Are you ready to break out of this mindset and finally cross off those items your bucket list? If so, keep reading.
Discovering a motive to change coupled with daily actions towards achieving the desired goal is what ultimately distinguishes go-getters from the average person. Here are my tips on taking your goal-setting skills to the next level:
1. Imagine the type of person that you want to become.
Do you want to run a successful company? Travel the world? Obtain a Ph.D.? Learn a new language? Whatever it may be, put it on a list (and feel free to get creative) to get a better idea of the types of goals that you should set.
2. Think about your motivation behind making your goals.
You are more likely to stick to a goal if you have a solid reason behind your objective. For example, you may want to learn Chinese if you want to conduct business in China in the future. However, if your motivation to doing something is solely based on impressing someone or being able to add it on your college application or job resume, you will likely have a harder time adhering to your plan.
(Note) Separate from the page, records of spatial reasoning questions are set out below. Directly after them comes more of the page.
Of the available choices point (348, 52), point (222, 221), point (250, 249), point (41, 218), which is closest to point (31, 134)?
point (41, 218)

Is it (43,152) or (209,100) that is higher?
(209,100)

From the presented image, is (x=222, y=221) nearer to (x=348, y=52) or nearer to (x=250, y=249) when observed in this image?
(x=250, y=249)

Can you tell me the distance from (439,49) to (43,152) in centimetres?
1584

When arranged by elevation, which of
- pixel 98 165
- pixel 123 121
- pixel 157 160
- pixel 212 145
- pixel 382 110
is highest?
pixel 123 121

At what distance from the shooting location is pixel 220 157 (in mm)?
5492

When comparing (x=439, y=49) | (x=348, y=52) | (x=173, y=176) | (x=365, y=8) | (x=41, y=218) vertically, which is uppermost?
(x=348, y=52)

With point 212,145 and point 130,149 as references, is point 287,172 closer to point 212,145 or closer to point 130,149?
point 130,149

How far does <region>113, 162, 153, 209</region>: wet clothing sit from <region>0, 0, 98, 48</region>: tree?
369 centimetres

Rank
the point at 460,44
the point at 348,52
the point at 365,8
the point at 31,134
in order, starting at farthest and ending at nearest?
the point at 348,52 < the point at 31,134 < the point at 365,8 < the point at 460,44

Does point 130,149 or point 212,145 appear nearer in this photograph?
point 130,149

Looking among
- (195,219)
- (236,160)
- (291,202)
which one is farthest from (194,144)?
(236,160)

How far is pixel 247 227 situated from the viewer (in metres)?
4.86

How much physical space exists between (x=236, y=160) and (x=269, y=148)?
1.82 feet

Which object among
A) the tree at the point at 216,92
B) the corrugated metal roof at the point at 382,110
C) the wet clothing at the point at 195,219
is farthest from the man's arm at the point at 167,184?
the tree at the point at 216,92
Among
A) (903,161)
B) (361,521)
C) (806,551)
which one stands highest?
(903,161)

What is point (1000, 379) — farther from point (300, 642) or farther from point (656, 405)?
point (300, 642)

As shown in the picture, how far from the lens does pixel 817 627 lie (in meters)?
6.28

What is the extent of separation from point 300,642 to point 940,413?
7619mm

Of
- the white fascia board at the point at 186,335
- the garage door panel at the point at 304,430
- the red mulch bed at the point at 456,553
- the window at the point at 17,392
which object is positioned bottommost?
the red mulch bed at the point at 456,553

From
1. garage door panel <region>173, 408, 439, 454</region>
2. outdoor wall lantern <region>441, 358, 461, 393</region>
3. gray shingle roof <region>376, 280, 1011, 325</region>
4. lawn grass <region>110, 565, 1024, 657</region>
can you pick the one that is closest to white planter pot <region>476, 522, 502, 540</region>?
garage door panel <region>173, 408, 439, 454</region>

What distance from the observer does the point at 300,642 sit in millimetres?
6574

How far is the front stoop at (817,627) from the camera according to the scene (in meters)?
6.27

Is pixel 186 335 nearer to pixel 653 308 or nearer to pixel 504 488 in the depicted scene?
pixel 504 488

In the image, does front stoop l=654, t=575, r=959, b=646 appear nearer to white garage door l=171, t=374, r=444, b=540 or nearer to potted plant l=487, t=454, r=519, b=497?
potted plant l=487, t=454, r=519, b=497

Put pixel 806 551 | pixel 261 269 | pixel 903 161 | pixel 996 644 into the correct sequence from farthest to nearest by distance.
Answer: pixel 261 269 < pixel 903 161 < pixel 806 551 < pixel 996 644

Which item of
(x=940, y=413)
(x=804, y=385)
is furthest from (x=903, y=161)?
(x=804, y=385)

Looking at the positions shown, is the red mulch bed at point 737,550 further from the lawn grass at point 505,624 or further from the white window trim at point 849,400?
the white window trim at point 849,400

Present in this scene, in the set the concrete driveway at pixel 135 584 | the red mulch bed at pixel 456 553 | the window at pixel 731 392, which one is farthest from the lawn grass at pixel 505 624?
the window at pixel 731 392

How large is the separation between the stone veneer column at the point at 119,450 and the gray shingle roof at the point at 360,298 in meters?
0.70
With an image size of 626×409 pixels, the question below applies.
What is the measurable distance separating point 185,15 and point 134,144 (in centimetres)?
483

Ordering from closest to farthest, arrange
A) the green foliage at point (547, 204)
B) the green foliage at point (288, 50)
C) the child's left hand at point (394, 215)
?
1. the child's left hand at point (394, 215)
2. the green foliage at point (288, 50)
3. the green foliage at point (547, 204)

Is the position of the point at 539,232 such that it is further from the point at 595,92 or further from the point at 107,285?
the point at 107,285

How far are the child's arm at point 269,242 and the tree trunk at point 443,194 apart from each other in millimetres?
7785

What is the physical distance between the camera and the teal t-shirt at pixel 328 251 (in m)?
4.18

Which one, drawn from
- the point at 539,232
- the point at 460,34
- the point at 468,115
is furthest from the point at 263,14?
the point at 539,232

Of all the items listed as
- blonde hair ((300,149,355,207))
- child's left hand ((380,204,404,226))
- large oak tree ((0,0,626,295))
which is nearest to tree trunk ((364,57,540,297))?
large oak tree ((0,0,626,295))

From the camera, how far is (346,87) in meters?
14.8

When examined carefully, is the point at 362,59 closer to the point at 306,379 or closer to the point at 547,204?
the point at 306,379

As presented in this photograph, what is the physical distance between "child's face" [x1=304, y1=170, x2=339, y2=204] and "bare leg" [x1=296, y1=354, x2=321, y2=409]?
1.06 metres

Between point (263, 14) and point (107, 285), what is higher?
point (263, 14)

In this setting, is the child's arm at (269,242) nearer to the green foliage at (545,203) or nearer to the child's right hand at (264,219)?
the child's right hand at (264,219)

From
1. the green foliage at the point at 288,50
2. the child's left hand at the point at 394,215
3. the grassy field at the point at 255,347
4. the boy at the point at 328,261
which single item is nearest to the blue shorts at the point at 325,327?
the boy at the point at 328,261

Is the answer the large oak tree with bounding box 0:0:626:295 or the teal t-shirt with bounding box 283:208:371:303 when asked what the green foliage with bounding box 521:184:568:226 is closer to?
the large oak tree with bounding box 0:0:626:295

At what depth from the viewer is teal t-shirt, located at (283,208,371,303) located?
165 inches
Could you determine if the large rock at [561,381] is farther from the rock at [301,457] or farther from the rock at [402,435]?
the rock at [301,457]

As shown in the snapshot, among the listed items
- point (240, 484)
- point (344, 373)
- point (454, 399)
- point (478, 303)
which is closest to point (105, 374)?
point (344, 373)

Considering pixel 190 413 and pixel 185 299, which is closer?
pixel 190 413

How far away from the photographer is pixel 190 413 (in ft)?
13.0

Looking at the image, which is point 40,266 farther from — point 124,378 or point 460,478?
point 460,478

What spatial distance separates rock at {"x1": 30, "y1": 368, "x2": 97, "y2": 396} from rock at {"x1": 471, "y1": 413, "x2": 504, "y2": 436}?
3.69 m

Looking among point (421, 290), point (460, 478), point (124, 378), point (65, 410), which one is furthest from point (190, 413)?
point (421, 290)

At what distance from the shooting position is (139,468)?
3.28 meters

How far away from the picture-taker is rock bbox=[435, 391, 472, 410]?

3. Develop specific steps on how you can achieve your goal.
Sticking with the example of learning a new language, this may be downloading Duolingo on your phone, taking an online class, participating in a language exchange, or traveling to a country where the language is commonly spoken. Put these steps on a list and arrange them in chronological order.
4. Evaluate how much time you have every day to work on your goal and make a plan accordingly.
You may opt to take an online course if you have an hour to spare, however Duolingo may be a better option if you can only squeeze in five to ten minutes into your schedule. Make sure you actually add these activities to your calendar; the last thing you want is to create an excellent plan only to forget about it or not follow up on it later.
5. Plan out short-term and long-term rewards when you complete your daily goals.
If you have consistently completed your daily share of Duolingo for 4 weeks, reward yourself by eating out at a restaurant where the language is spoken (bonus points if you practice ordering in that language!). A long term goal could be taking a vacation to a country where the language is spoken once you become fluent.
Today (yes, today) is the perfect opportunity to change your life for the better. If there is something that you have always wanted to do, why wait? Make your life yours.